Paracetamol is the active metabolite of phenacetin and acetanilide. The site and mechanism of the analgesic effect is unclear. Paracetamol reduces fever by direct action on the hypothalamic heat-regulating center, which increases dissipation of body heat (via vasodilation and sweating). The action of endogenous pyrogen on heat-regulating center is inhibited. Paracetamol is almost as potent as aspirin in inhibiting prostaglandin synthetase in the CNS, but peripheral inhibition of prostaglandin synthesis is minimal, which may account for its lack of clinical significant antirheumatic and anti-inflammatory effects. Generally, antipyretic and analgesic effects of paracetamol and aspirin are comparable. Aspirin is clearly superior to paracetamol for relief of pain of inflammatory origin. Paracetamol does not inhibit platelet aggregation, affect prothrombin response, produce GI irritation.
Pharmacokinetics: Orphenadrine is absorbed from the gastrointestinal tract and is almost completely metabolized to at least eight metabolites. Orphenadrine and its metabolites are excreted from the body in the urine, with a half-life of 14 hours.
Paracetamol absorption is rapid and almost complete from the GI tract. Peak plasma concentrations occur within 0.5 to 2 hours, with slightly faster absorption from liquid preparations.
Tension headache, occipital headaches associated with spasm of skeletal muscles in the region of the head and neck. Acute and traumatic conditions of the limbs and trunk: strains, sprains, whiplash injuries, acute torticollis, prolapsed intervertebral disc.
Two tablets three times daily, or as directed by physicians.
Maximum dose of Orphenadrine should not exceed 400 mg per day. Toxic effect which can be caused are excitement, confusion, delirium leading to coma. Convulsions and tachycardia with dilated pupils, and urinary tract retention may occur. Paracetamol dose should not exceed 4 grams per day. A toxic dose can result in liver damage but symptoms may not appear for up to several days after ingestion.
Because of the mild anticholinergic effect of orphenadrine, Norgesic should not be used in patients with glaucoma, myasthenia gravis, pyloric or duodenal obstruction, achalasia, prostatic hypertrophy or obstructions at the bladder neck.
Keep to the recommended dose.
If there are liver problems, tell the doctor or pharmacist before using the medicine.
Do not take with other products containing paracetamol, unless advised to do so by a doctor or pharmacist.
Use in Pregnancy: Do not use in pregnant woman or those likely to become pregnant unless it is considered by the doctor that benefit justifies the risk or there is no safer alternative available.
Use in Lactation: Do not use in breast feeding women since there is no data available on whether Orphenadrine can pass into breast milk or not.
Use in children: Not applicable.
Pregnancy: Do not use in pregnant woman or those likely to become pregnant unless it is considered by the doctor that benefit justifies the risk or there is no safer alternative available.
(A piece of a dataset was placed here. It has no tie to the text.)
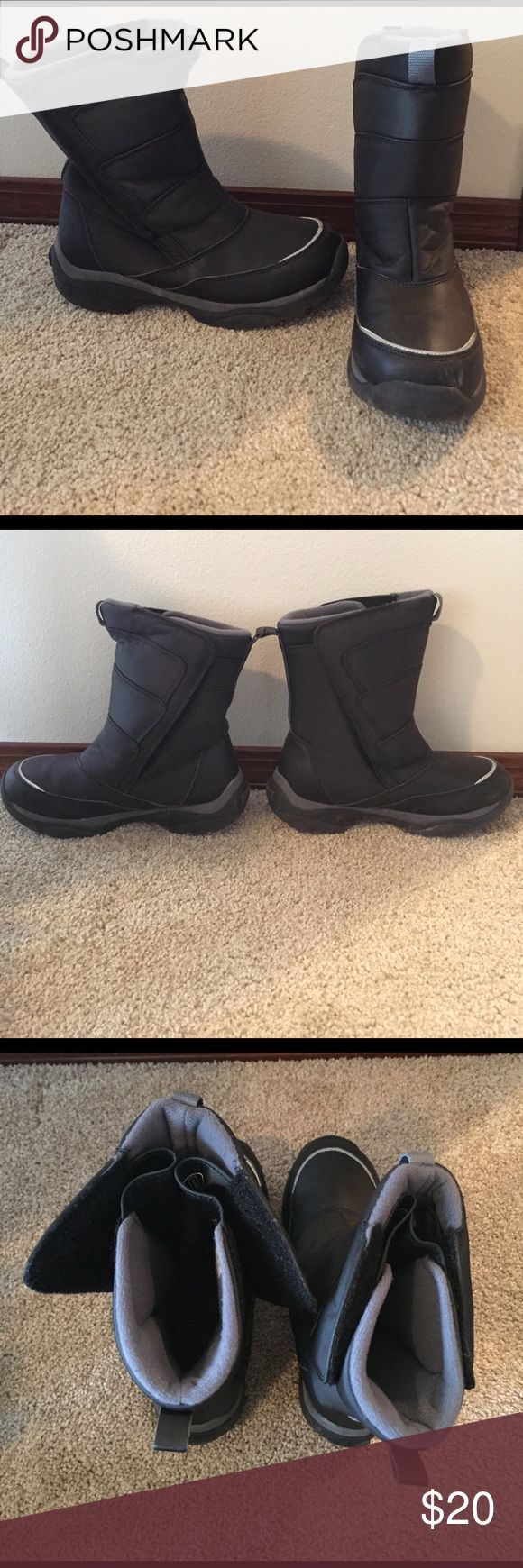 ❄️END OF SEASON SALE ❄️ Lands End Kids Snow Boots Lands End kids snow boots in excellent used condition. Features Velcro closures on each side, reflective tape, an interior name label, and solid tread. Lands' End Shoes Rain & Snow Boots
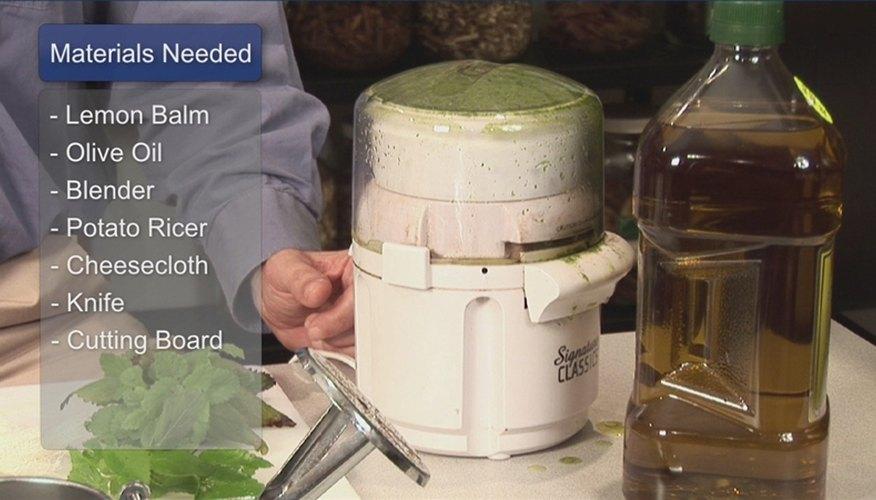 How to Make Lemon Balm Oil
Lactation: Do not use in breast feeding women since there is no data available on whether Orphenadrine can pass into breast milk or not.
Side effects rarely occur at the recommended dosage. Those encountered are associated with anticholinergic activity and may include nausea, dry mouth, blurring of vision. Rarely, rash or drowsiness may occur. These symptoms disappear rapidly with a reduction in dosage or cessation of medication. No toxic effects have been observed.
The effects of antimuscarinic agents such as orphenadrine maybe enhanced by other drugs with antimuscarinic properties such as amantadine, some antihistamines, butyrophenones and phenothiazines, and tricyclic antidepressants. The potential hepatoxicity of paracetamol may be increased by large dose or long-term administration of the following agents because of hepatic microsomal enzyme induction: barbiturates, carbamazepine, hydantoin, isoniazid, rifampin, sulfinpyrazone.
Store in a cool, dry place, below 30°C.
M03BC51 - orphenadrine, combinations ; Belongs to the class of ethers. Used as centrally-acting muscle relaxants.
Tab (white, scored, biconvex marked N/C on one side and no marking on reverse) 400's, 20 x 20's (box), 500's, 50 x 10's (foil).